▸ Your objective: Reproduce all of the records below, swapping every occurrence of "white glove" for "white mitten" and leaving everything else unchanged.

▸ Records drawn from a data source:

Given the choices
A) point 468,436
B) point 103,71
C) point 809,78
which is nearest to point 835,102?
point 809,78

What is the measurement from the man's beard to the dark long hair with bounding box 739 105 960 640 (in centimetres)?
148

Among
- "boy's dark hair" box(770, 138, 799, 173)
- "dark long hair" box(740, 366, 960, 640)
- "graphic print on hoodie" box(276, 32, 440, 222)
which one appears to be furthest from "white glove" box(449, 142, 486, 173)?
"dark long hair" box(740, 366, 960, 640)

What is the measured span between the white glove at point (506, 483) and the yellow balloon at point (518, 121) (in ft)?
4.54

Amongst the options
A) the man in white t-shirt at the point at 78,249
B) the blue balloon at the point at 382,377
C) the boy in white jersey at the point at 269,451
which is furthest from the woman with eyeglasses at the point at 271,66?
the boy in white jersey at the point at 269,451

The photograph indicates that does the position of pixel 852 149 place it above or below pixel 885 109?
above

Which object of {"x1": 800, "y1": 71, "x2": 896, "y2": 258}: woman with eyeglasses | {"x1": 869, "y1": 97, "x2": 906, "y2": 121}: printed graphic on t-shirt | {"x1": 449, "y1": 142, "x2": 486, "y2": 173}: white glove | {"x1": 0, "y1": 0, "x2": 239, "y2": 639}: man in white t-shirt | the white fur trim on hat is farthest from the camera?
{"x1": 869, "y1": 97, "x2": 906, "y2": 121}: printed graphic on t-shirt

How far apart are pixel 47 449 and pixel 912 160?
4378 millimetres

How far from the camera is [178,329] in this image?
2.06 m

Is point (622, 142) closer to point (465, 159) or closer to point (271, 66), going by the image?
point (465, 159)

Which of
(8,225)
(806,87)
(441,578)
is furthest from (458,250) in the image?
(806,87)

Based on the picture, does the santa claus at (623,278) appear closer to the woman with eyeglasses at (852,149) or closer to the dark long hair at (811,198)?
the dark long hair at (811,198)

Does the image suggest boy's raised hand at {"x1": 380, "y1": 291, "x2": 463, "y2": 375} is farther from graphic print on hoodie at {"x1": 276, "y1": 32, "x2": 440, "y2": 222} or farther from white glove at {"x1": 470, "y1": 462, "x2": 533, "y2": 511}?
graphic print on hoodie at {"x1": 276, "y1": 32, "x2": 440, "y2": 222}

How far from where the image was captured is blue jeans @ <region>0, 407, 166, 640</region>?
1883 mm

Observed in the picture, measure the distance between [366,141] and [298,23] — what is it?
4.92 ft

▸ Written response:
Given the choices
A) point 468,436
B) point 103,71
C) point 809,78
which is nearest to point 835,102?
point 809,78

What is the measurement from the man's beard to the dark long hair with bounding box 739 105 960 640 (in centimetres)?
148

Among
- "boy's dark hair" box(770, 138, 799, 173)
- "dark long hair" box(740, 366, 960, 640)
- "graphic print on hoodie" box(276, 32, 440, 222)
which one appears to be furthest from "white mitten" box(449, 142, 486, 173)?
"dark long hair" box(740, 366, 960, 640)

What is the measured span between the white mitten at point (506, 483) and the yellow balloon at point (518, 121) (in ft)?
4.54

Amongst the options
A) the man in white t-shirt at the point at 78,249
B) the blue balloon at the point at 382,377
C) the boy in white jersey at the point at 269,451
which is furthest from the woman with eyeglasses at the point at 271,66?
the boy in white jersey at the point at 269,451

The photograph indicates that does the position of pixel 852 149 place it above or below pixel 885 109?
above

Which object of {"x1": 800, "y1": 71, "x2": 896, "y2": 258}: woman with eyeglasses | {"x1": 869, "y1": 97, "x2": 906, "y2": 121}: printed graphic on t-shirt | {"x1": 449, "y1": 142, "x2": 486, "y2": 173}: white mitten | {"x1": 0, "y1": 0, "x2": 239, "y2": 639}: man in white t-shirt | the white fur trim on hat is farthest from the camera?
{"x1": 869, "y1": 97, "x2": 906, "y2": 121}: printed graphic on t-shirt

How far apart are pixel 47 449 and pixel 912 160?
4378 millimetres

How far from the camera is [178,329] in this image?
2.06 m

Is point (622, 142) closer to point (465, 159) or closer to point (271, 66), going by the image?
point (465, 159)

Which of
(8,225)
(806,87)
(441,578)
is furthest from (458,250) in the image?
(806,87)

Based on the picture, does the santa claus at (623,278) appear closer to the woman with eyeglasses at (852,149) or closer to the dark long hair at (811,198)?
the dark long hair at (811,198)

Does the image suggest boy's raised hand at {"x1": 380, "y1": 291, "x2": 463, "y2": 375} is farther from graphic print on hoodie at {"x1": 276, "y1": 32, "x2": 440, "y2": 222} or farther from white mitten at {"x1": 470, "y1": 462, "x2": 533, "y2": 511}?
graphic print on hoodie at {"x1": 276, "y1": 32, "x2": 440, "y2": 222}

How far from where the image was captured is blue jeans @ <region>0, 407, 166, 640</region>?
1883 mm

Observed in the picture, measure the distance between [366,141] and [298,23] — what is it?
4.92 ft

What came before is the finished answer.